* Exercise *
Output nothing but the lines from the line with "How far from the camera" through the end of the listing below, both ends included.

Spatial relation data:
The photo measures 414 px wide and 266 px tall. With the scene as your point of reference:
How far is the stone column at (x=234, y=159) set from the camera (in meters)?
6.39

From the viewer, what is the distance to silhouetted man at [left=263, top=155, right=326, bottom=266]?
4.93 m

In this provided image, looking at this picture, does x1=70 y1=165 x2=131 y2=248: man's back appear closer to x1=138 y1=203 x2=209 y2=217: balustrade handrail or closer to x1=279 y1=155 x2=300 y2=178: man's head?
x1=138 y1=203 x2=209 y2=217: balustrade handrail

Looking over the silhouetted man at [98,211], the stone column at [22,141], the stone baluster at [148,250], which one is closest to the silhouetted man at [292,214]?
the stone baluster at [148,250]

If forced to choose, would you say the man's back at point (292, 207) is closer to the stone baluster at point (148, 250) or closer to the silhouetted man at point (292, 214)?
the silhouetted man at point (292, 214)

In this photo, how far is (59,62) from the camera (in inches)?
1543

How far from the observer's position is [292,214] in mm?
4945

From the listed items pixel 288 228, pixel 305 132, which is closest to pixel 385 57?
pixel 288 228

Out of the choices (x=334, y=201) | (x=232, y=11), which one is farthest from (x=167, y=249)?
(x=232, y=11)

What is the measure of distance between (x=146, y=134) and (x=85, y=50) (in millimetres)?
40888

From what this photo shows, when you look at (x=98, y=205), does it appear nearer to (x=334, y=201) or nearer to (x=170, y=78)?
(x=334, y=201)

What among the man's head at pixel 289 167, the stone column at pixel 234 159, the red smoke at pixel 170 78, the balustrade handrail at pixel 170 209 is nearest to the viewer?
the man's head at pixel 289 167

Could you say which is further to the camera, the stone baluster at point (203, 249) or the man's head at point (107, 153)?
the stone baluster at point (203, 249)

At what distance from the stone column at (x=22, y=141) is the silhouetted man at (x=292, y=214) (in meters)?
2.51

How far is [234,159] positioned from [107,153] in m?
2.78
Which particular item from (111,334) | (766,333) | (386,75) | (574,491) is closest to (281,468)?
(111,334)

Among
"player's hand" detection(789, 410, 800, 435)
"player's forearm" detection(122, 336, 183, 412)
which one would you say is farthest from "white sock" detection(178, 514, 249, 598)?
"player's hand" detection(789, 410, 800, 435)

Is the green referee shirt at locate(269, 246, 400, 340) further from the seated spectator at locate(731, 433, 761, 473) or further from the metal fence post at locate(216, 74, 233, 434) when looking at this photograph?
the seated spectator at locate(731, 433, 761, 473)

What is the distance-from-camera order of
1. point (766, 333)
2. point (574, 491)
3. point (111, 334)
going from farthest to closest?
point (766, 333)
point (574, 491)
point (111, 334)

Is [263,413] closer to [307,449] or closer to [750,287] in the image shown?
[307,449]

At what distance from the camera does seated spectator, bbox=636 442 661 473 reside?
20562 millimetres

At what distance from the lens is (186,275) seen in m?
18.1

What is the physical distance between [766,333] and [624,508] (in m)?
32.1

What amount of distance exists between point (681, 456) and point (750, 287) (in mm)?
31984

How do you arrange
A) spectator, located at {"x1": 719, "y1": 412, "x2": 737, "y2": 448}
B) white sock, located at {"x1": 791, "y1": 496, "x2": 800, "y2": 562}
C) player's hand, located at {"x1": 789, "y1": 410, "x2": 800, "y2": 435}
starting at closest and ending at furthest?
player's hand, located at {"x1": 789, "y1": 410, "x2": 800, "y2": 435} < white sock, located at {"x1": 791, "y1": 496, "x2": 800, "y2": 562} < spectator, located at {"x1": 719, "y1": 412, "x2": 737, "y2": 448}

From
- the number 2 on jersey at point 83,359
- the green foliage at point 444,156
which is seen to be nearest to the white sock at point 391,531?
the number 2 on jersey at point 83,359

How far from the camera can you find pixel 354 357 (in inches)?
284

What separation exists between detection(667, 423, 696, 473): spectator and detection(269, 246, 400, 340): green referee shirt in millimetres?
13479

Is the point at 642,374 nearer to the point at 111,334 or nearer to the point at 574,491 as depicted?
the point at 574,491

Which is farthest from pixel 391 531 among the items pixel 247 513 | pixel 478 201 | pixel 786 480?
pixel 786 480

* Result of this task *
How far from the camera can you find pixel 354 357 (in inches)?
284

What separation exists between detection(667, 423, 696, 473): spectator and detection(269, 246, 400, 340): green referee shirt in millimetres?
13479

Is the point at 642,374 nearer to the point at 111,334 or nearer to the point at 574,491 as depicted?
the point at 574,491

Which is farthest from pixel 391 531 among the items pixel 247 513 | pixel 478 201 | pixel 786 480?
pixel 786 480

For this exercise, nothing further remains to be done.